Catherine Moraa is a psychologist. She counsels rape and defilement survivors. She says: “The journey to healing continues after the hospital process. This is because rape and defilement don’t just affect physical health; they affect mental health that could have far-reaching consequences in the lives of the survivors.”
According to Moraa, defilement could be the source of trauma for a woman in their adulthood; as they struggle to process the ordeal and how it distorted their reality.
“As a psychologist, it is my job to establish if this survivor still needs more psychological therapy. Some survivors may get feelings of self-loathing and might want to self-harm. Some survivors may go into a suicidal spiral. When I am convinced that these are likely, I refer them to a psychiatrist who has the capacity to prescribe medication,” Moraa says.
A survivor, she says, will need regular psychotherapy. Her job during these sessions is to help the survivor process their emotions and feelings fully, and still be able to revert to living their normal lives. Psychotherapy may last for months, or even years, depending on the extent of the trauma.
Do not suffer in silence
In defilement cases, Moraa says, there are two people who will need therapy.
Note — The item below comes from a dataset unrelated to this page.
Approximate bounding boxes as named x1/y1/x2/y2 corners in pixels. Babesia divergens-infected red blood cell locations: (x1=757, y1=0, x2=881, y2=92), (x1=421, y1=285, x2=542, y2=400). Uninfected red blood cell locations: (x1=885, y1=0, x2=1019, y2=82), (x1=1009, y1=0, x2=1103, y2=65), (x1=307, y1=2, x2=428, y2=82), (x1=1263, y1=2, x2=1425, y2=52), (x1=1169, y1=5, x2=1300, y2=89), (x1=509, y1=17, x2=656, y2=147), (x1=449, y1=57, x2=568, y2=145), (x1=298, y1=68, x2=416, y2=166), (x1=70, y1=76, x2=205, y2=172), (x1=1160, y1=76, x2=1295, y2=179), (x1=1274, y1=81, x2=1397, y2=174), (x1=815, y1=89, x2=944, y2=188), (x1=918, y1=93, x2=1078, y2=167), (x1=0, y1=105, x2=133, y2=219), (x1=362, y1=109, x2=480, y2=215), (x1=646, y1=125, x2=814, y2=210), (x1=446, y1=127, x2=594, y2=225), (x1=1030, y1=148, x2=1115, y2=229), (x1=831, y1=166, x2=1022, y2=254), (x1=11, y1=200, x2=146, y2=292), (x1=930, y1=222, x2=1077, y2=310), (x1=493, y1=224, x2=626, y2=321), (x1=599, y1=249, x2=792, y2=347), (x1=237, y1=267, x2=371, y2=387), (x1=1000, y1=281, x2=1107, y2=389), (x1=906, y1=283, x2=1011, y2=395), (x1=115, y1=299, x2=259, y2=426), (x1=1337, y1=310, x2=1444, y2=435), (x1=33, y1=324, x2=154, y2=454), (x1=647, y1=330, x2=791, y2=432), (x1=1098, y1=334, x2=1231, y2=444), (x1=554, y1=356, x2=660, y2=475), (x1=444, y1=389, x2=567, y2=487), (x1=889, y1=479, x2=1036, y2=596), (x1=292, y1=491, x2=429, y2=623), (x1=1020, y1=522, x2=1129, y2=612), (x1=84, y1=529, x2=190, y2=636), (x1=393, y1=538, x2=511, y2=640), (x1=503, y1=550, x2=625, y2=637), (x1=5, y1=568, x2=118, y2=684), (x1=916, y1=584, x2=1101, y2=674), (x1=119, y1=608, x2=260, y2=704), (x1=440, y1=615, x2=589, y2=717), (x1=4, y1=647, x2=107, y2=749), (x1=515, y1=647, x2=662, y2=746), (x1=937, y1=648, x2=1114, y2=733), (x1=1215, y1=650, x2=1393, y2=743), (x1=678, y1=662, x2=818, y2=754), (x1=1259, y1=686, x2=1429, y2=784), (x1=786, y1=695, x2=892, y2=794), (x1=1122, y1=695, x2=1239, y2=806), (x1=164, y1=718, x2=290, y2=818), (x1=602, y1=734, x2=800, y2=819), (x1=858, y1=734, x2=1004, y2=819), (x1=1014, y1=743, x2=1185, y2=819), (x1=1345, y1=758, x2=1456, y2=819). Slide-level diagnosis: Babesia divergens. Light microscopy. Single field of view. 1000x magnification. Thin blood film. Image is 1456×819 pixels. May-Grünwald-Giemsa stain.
“The first, of course, is the child who was assaulted. We call it child-therapy: which is different from therapy with an adult.
“With children, we try to pick out trauma from the way they are interacting with external stimuli. We place them in an environment that will let the child in them interact. For instance, we offer them games to play. We introduce songs and we sing together. We give them fun stuff to do; like drawing and painting.
“We can be able to pick a lot just from studying how they interact in their natural environment and what they are saying as we talk to them in the language of a child,” she explains.
Frida Mogoi is a clinical officer and child psychologist at Khunyangu sub-county hospital in Busia county. Her job is to perform child friendly services and for paediatric care – especially around defilement cases.
She says: “Children, unlike adults, can be manipulated not to speak the truth. For this reason, I will be keen to their reflexes around specific people, while also communicating to them, at their level, to know that the assault they suffered should never have happened.”
After child therapy, psychologists shift their focus to the parents. “We hold sessions with them to establish where they are and how the event has affected them,” says Moraa. It is not uncommon, Moraa says, to find parents reeling in the aftermath: blaming themselves for the incident.
Moraa’s advise to survivors of rape or defilement is for them not to assume that they will be alright. “We have qualified psychologists and counselors to help them stabilize their mental health. Do not suffer in silence.
And if it is a challenge we can’t handle, there are other experts, like psychiatrists, who are also available to offer treatment.”
Phyllis Atieno’s case is currently ongoing at Tamu Law Courts in Kisumu county. Joan Anunda’s father is right now behind bars at Korinda Prison in Busia county and the case is with the judiciary at Busia Law Courts.